- **Problem description**
Present everything from the line containing "What separating distance" down to the end of the records as a numbered list. Omit blank lines and pictures.

━━ Exercise material ━━

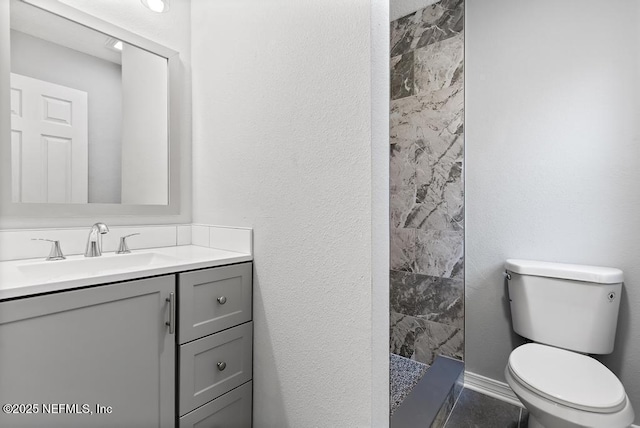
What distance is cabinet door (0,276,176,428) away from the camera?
707mm

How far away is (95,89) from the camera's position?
1.25m

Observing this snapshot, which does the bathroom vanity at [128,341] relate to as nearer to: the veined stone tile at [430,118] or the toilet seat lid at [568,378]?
the toilet seat lid at [568,378]

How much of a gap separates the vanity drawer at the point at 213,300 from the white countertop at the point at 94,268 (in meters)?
0.04

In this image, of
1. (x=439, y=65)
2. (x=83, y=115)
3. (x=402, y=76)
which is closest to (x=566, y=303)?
(x=439, y=65)

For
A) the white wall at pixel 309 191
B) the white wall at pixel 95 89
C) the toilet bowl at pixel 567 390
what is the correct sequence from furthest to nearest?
the white wall at pixel 95 89
the toilet bowl at pixel 567 390
the white wall at pixel 309 191

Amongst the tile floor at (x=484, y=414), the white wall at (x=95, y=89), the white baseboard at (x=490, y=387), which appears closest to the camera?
the white wall at (x=95, y=89)

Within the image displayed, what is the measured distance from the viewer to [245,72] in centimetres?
125

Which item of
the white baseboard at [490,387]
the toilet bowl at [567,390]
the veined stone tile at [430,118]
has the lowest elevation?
the white baseboard at [490,387]

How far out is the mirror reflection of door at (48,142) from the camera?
3.51 ft

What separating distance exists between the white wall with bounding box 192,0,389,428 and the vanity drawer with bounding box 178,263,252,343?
0.06 meters

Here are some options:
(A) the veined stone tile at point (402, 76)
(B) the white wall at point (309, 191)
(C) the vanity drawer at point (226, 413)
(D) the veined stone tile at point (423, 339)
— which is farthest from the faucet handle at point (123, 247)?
(A) the veined stone tile at point (402, 76)

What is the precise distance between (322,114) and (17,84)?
3.50ft

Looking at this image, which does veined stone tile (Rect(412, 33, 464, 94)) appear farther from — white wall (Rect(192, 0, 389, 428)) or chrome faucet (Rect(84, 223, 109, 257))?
chrome faucet (Rect(84, 223, 109, 257))

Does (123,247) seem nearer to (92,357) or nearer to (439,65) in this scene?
(92,357)
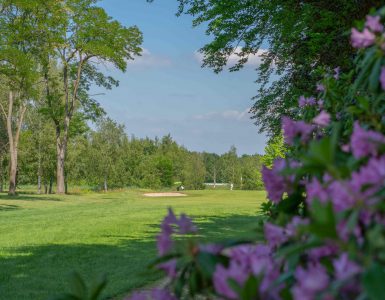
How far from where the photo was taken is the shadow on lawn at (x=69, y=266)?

━━━

- **Answer to this exercise**
1. What separating distance exists between the white wall with bounding box 192,0,389,428 and the vanity drawer with bounding box 178,263,252,343?
2. 0.06 meters
3. Here are some options:
4. (A) the veined stone tile at point (402, 76)
5. (B) the white wall at point (309, 191)
6. (C) the vanity drawer at point (226, 413)
7. (D) the veined stone tile at point (423, 339)
8. — which is farthest from the faucet handle at point (123, 247)?
9. (A) the veined stone tile at point (402, 76)
10. What is the precise distance between (322,114) and (17,84)?
11. 3.50ft
12. Looking at this image, which does veined stone tile (Rect(412, 33, 464, 94)) appear farther from — white wall (Rect(192, 0, 389, 428)) or chrome faucet (Rect(84, 223, 109, 257))?
13. chrome faucet (Rect(84, 223, 109, 257))
14. Does (123,247) seem nearer to (92,357) or nearer to (439,65) in this scene?
15. (92,357)
16. How far from where the photo was taken is the shadow on lawn at (x=69, y=266)?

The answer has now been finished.